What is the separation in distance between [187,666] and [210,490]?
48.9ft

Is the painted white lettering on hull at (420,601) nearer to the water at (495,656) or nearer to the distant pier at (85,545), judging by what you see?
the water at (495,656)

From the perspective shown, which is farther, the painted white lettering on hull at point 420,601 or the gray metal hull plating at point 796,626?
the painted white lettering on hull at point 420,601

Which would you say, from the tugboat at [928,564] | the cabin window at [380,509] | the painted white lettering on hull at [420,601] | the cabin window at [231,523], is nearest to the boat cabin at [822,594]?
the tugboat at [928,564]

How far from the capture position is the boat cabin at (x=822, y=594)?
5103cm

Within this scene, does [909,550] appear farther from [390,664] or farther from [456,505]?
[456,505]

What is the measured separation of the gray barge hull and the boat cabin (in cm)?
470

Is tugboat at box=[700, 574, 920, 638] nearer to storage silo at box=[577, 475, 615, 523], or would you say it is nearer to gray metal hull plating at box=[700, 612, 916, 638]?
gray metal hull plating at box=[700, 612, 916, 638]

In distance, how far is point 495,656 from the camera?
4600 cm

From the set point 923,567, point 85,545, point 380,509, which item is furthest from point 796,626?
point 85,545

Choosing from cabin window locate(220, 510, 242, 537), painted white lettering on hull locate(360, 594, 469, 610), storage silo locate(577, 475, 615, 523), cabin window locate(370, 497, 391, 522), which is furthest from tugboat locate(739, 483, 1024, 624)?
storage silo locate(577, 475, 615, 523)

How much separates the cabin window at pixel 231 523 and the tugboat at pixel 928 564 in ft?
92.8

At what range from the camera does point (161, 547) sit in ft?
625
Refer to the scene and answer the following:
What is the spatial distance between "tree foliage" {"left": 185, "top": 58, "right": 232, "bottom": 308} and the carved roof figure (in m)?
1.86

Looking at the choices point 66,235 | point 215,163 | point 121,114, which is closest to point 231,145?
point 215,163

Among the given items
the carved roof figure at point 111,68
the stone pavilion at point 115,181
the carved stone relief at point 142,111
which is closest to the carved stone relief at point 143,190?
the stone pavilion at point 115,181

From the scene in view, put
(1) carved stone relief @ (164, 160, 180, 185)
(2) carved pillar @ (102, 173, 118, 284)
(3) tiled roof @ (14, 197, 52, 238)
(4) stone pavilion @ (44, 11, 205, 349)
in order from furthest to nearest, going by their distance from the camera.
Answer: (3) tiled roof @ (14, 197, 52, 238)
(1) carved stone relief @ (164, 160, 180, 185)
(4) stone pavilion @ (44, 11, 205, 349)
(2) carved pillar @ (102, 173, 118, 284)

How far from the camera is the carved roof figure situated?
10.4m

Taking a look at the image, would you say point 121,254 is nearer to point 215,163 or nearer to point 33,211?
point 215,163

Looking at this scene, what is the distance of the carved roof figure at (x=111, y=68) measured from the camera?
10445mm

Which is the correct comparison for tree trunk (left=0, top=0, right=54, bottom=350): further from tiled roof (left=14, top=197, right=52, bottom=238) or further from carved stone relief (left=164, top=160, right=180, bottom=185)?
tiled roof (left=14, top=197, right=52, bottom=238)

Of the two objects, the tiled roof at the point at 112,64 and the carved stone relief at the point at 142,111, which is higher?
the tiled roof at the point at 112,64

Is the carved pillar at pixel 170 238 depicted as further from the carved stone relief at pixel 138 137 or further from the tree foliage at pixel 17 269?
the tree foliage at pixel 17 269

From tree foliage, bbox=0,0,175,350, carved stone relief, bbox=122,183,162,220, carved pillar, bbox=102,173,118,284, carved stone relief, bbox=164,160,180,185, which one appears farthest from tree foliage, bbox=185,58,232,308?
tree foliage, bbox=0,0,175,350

**Task details:** Format the lines from the one containing "Which is the" through the end of the records as a Markdown table with the columns Row and Text, numbering each line and omitting blank lines.

**Solution to this exercise:**
| Row | Text |
|---|---|
| 1 | Which is the correct comparison for tree trunk (left=0, top=0, right=54, bottom=350): further from tiled roof (left=14, top=197, right=52, bottom=238) or further from carved stone relief (left=164, top=160, right=180, bottom=185)? |
| 2 | tiled roof (left=14, top=197, right=52, bottom=238) |
| 3 | Of the two objects, the tiled roof at the point at 112,64 and the carved stone relief at the point at 142,111, which is higher? |
| 4 | the tiled roof at the point at 112,64 |
| 5 | Is the carved pillar at pixel 170 238 depicted as further from the carved stone relief at pixel 138 137 or further from the tree foliage at pixel 17 269? |
| 6 | the tree foliage at pixel 17 269 |
| 7 | From tree foliage, bbox=0,0,175,350, carved stone relief, bbox=122,183,162,220, carved pillar, bbox=102,173,118,284, carved stone relief, bbox=164,160,180,185, which one appears farthest from tree foliage, bbox=185,58,232,308? |
| 8 | tree foliage, bbox=0,0,175,350 |